[Begin]

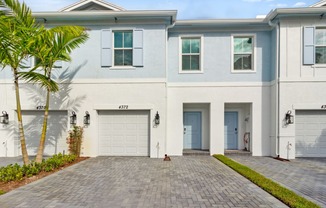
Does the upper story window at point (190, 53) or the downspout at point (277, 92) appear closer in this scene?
the downspout at point (277, 92)

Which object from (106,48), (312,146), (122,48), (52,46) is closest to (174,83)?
(122,48)

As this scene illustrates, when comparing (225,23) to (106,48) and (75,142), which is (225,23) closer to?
(106,48)

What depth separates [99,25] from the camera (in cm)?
985

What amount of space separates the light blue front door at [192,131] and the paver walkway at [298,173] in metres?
1.86

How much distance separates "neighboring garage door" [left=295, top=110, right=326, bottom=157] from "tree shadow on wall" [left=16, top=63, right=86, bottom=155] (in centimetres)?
980

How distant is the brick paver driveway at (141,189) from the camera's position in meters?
4.56

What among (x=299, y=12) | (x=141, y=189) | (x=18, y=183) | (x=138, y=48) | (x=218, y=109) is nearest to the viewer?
(x=141, y=189)

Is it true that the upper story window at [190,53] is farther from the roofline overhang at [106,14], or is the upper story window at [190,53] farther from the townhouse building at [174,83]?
the roofline overhang at [106,14]

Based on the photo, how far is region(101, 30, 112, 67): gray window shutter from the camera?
383 inches

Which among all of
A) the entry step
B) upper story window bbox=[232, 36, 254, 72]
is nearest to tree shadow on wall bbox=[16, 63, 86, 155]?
the entry step

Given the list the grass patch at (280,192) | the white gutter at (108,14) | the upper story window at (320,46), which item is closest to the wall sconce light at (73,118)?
the white gutter at (108,14)

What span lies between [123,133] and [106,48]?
3907 millimetres

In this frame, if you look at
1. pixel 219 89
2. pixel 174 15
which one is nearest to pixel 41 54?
pixel 174 15

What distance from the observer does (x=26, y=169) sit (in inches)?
251
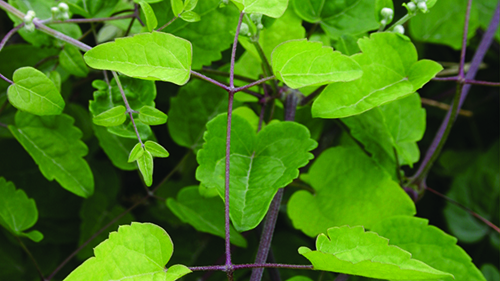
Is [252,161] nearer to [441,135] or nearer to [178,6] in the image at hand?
[178,6]

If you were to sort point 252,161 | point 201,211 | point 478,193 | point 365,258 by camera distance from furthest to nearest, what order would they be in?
point 478,193
point 201,211
point 252,161
point 365,258

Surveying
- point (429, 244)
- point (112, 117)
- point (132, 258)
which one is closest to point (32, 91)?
point (112, 117)

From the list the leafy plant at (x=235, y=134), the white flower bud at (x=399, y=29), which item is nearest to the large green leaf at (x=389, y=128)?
the leafy plant at (x=235, y=134)

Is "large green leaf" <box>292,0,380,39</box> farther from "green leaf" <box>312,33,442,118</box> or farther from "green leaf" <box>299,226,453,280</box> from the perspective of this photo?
"green leaf" <box>299,226,453,280</box>

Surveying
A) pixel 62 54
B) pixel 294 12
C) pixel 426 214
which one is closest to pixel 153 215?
pixel 62 54

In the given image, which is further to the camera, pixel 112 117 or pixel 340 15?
pixel 340 15

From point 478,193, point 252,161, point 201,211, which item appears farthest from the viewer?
point 478,193

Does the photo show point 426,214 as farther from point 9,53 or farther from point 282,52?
point 9,53
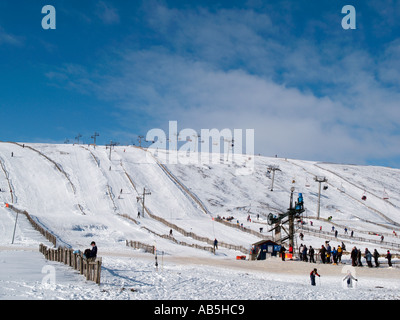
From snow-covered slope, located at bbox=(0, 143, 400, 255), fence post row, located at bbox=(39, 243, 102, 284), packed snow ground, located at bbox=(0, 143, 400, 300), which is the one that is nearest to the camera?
fence post row, located at bbox=(39, 243, 102, 284)

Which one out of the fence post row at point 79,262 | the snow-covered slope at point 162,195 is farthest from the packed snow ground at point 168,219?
the fence post row at point 79,262

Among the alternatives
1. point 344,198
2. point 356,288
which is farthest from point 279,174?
point 356,288

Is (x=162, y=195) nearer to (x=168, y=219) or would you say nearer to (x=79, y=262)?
(x=168, y=219)

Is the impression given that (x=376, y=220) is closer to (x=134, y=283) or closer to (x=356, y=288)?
(x=356, y=288)

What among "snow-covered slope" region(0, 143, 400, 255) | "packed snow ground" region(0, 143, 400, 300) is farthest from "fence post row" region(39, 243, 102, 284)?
"snow-covered slope" region(0, 143, 400, 255)

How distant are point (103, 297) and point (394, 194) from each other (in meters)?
101

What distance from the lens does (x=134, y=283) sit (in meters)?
14.4

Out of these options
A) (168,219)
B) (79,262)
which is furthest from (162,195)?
(79,262)

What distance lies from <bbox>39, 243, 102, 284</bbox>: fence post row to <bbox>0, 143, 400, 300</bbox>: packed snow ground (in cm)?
36

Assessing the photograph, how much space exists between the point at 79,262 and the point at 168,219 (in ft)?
123

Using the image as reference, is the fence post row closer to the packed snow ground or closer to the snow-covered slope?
the packed snow ground

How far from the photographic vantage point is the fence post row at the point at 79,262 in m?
13.2

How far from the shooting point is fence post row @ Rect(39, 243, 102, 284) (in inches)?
519

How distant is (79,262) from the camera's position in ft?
50.0
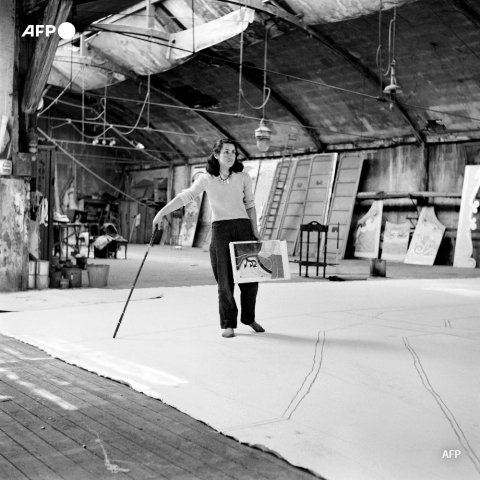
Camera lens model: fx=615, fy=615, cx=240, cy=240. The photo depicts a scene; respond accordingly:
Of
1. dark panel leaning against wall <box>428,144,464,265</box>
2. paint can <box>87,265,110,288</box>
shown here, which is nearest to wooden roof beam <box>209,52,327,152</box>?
dark panel leaning against wall <box>428,144,464,265</box>

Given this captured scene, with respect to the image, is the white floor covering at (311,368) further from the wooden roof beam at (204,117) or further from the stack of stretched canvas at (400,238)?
the wooden roof beam at (204,117)

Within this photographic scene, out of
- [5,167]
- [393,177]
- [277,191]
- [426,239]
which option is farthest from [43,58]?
[277,191]

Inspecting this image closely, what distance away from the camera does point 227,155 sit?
4.45 metres

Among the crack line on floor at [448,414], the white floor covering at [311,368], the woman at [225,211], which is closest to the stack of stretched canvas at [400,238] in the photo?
the white floor covering at [311,368]

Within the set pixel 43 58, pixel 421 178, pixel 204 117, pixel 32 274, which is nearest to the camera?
pixel 43 58

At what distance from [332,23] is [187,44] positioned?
11.5 ft

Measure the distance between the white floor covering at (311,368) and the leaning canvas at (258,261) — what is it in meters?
0.45

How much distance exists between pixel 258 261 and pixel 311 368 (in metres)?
1.14

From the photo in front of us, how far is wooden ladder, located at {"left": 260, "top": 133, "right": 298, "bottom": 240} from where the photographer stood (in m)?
18.1

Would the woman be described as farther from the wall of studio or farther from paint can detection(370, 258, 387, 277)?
the wall of studio

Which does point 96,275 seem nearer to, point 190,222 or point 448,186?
point 448,186

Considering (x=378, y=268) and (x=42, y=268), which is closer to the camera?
(x=42, y=268)

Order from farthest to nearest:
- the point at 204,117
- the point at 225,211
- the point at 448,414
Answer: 1. the point at 204,117
2. the point at 225,211
3. the point at 448,414

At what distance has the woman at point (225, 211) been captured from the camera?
4.48 metres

[End]

_Instructions to follow_
Copy all of the records above word for word, leaving the pictures out.

_Answer to this exercise_
Does the upper story window at point (190, 53) or the downspout at point (277, 92) appear closer in this scene?
the downspout at point (277, 92)

Which object from (106,48), (312,146), (122,48), (52,46) is closest to (174,83)?
(122,48)

As this scene illustrates, when comparing (225,23) to (106,48) and (75,142), which is (225,23) closer to?
(106,48)

What depth separates [99,25] from the camera (in cm)?
985

What amount of space separates the light blue front door at [192,131] and the paver walkway at [298,173] in metres?
1.86

How much distance separates "neighboring garage door" [left=295, top=110, right=326, bottom=157] from "tree shadow on wall" [left=16, top=63, right=86, bottom=155] (in centimetres)?
980

How distant is the brick paver driveway at (141,189) from the camera's position in meters?
4.56

What among (x=299, y=12) | (x=141, y=189) | (x=18, y=183) | (x=138, y=48) | (x=218, y=109) is nearest to the viewer?
(x=141, y=189)

Is it true that the upper story window at [190,53] is farther from the roofline overhang at [106,14], or is the upper story window at [190,53] farther from the townhouse building at [174,83]?
the roofline overhang at [106,14]

Based on the photo, how far is region(101, 30, 112, 67): gray window shutter from the camera?
383 inches

Which among all of
A) the entry step
B) upper story window bbox=[232, 36, 254, 72]
is nearest to tree shadow on wall bbox=[16, 63, 86, 155]?
the entry step

Given the list the grass patch at (280,192) | the white gutter at (108,14) | the upper story window at (320,46), which item is closest to the wall sconce light at (73,118)?
the white gutter at (108,14)

What span lies between [123,133] and [106,48]?
3907 millimetres

In this frame, if you look at
1. pixel 219 89
2. pixel 174 15
which one is nearest to pixel 41 54?
pixel 174 15

What distance from the observer does (x=26, y=169) sit (in inches)?
251
Is [252,161] nearer to [441,135] or nearer to [178,6] in the image at hand?
[178,6]

If you were to sort point 252,161 | point 201,211 | point 478,193 | point 365,258 by camera distance from furthest to nearest, what order would they be in?
point 478,193
point 201,211
point 252,161
point 365,258

Surveying
- point (429, 244)
- point (112, 117)
- point (132, 258)
which one is closest to point (32, 91)?
point (112, 117)

From the list the leafy plant at (x=235, y=134), the white flower bud at (x=399, y=29), which item is nearest to the large green leaf at (x=389, y=128)?
the leafy plant at (x=235, y=134)

Is "large green leaf" <box>292,0,380,39</box> farther from "green leaf" <box>312,33,442,118</box> or farther from "green leaf" <box>299,226,453,280</box> from the perspective of this photo?
"green leaf" <box>299,226,453,280</box>

Surveying
A) pixel 62 54
B) pixel 294 12
C) pixel 426 214
which one is closest to pixel 153 215?
pixel 62 54

In the given image, which is further to the camera, pixel 112 117 or pixel 340 15?
pixel 340 15

From point 478,193, point 252,161, point 201,211, which item appears farthest from the viewer?
point 478,193

Does the photo show point 426,214 as farther from point 9,53 or farther from point 282,52?
point 9,53
From snow-covered slope, located at bbox=(0, 143, 400, 255), fence post row, located at bbox=(39, 243, 102, 284), packed snow ground, located at bbox=(0, 143, 400, 300), which is the one that is nearest to the camera?
fence post row, located at bbox=(39, 243, 102, 284)

Which one out of the fence post row at point 79,262 | the snow-covered slope at point 162,195 is farthest from the packed snow ground at point 168,219?
the fence post row at point 79,262

Among the alternatives
1. point 344,198
2. point 356,288
which is farthest from point 279,174?
point 356,288

Is (x=162, y=195) nearer to (x=168, y=219) or would you say nearer to (x=79, y=262)?
(x=168, y=219)

Is the impression given that (x=376, y=220) is closer to (x=134, y=283) or closer to (x=356, y=288)?
(x=356, y=288)

What among "snow-covered slope" region(0, 143, 400, 255) | "packed snow ground" region(0, 143, 400, 300) is farthest from "fence post row" region(39, 243, 102, 284)?
"snow-covered slope" region(0, 143, 400, 255)

How distant are point (103, 297) and point (394, 194) from each other (in meters)?
101

What distance from the lens does (x=134, y=283) sit (in meters)?
14.4

Out of these options
A) (168,219)
B) (79,262)
which is furthest from (162,195)?
(79,262)

What distance lies from <bbox>39, 243, 102, 284</bbox>: fence post row to <bbox>0, 143, 400, 300</bbox>: packed snow ground (in cm)?
36

Assessing the photograph, how much space exists between the point at 79,262 and the point at 168,219 (in ft)?
123

Using the image as reference, is the fence post row closer to the packed snow ground or closer to the snow-covered slope?
the packed snow ground

How far from the photographic vantage point is the fence post row at the point at 79,262 in m?
13.2

How far from the shooting point is fence post row @ Rect(39, 243, 102, 284) (in inches)?
519

How distant is (79,262) from the camera's position in ft?
50.0
Camera lens model: fx=615, fy=615, cx=240, cy=240. The photo depicts a scene; respond accordingly:
Of
1. dark panel leaning against wall <box>428,144,464,265</box>
2. paint can <box>87,265,110,288</box>
shown here, which is nearest to wooden roof beam <box>209,52,327,152</box>?
dark panel leaning against wall <box>428,144,464,265</box>

Given this captured scene, with respect to the image, is the white floor covering at (311,368) further from the wooden roof beam at (204,117) or further from the stack of stretched canvas at (400,238)?
the wooden roof beam at (204,117)

Within this photographic scene, out of
- [5,167]
- [393,177]
- [277,191]
- [426,239]
which option is farthest from [43,58]?
[277,191]

Inspecting this image closely, what distance away from the camera does point 227,155 sit?
4.45 metres

Among the crack line on floor at [448,414], the white floor covering at [311,368], the woman at [225,211], which is closest to the stack of stretched canvas at [400,238] in the photo?
the white floor covering at [311,368]

Within the set pixel 43 58, pixel 421 178, pixel 204 117, pixel 32 274, which is nearest to the camera?
pixel 43 58

At what distance from [332,23] is [187,44] positioned?
11.5 ft

Measure the distance between the white floor covering at (311,368) and the leaning canvas at (258,261) — what is it in meters?
0.45

How much distance exists between pixel 258 261 and pixel 311 368 (in metres)?
1.14

From the photo in front of us, how far is wooden ladder, located at {"left": 260, "top": 133, "right": 298, "bottom": 240} from where the photographer stood (in m)?
18.1

Would the woman be described as farther from the wall of studio or farther from paint can detection(370, 258, 387, 277)?
the wall of studio

Which does point 96,275 seem nearer to, point 190,222 or point 448,186?
point 448,186

Considering (x=378, y=268) and (x=42, y=268), which is closer to the camera?
(x=42, y=268)

Order from farthest to nearest:
- the point at 204,117
- the point at 225,211
- the point at 448,414
Answer: 1. the point at 204,117
2. the point at 225,211
3. the point at 448,414

At what distance has the woman at point (225, 211) been captured from the camera?
4.48 metres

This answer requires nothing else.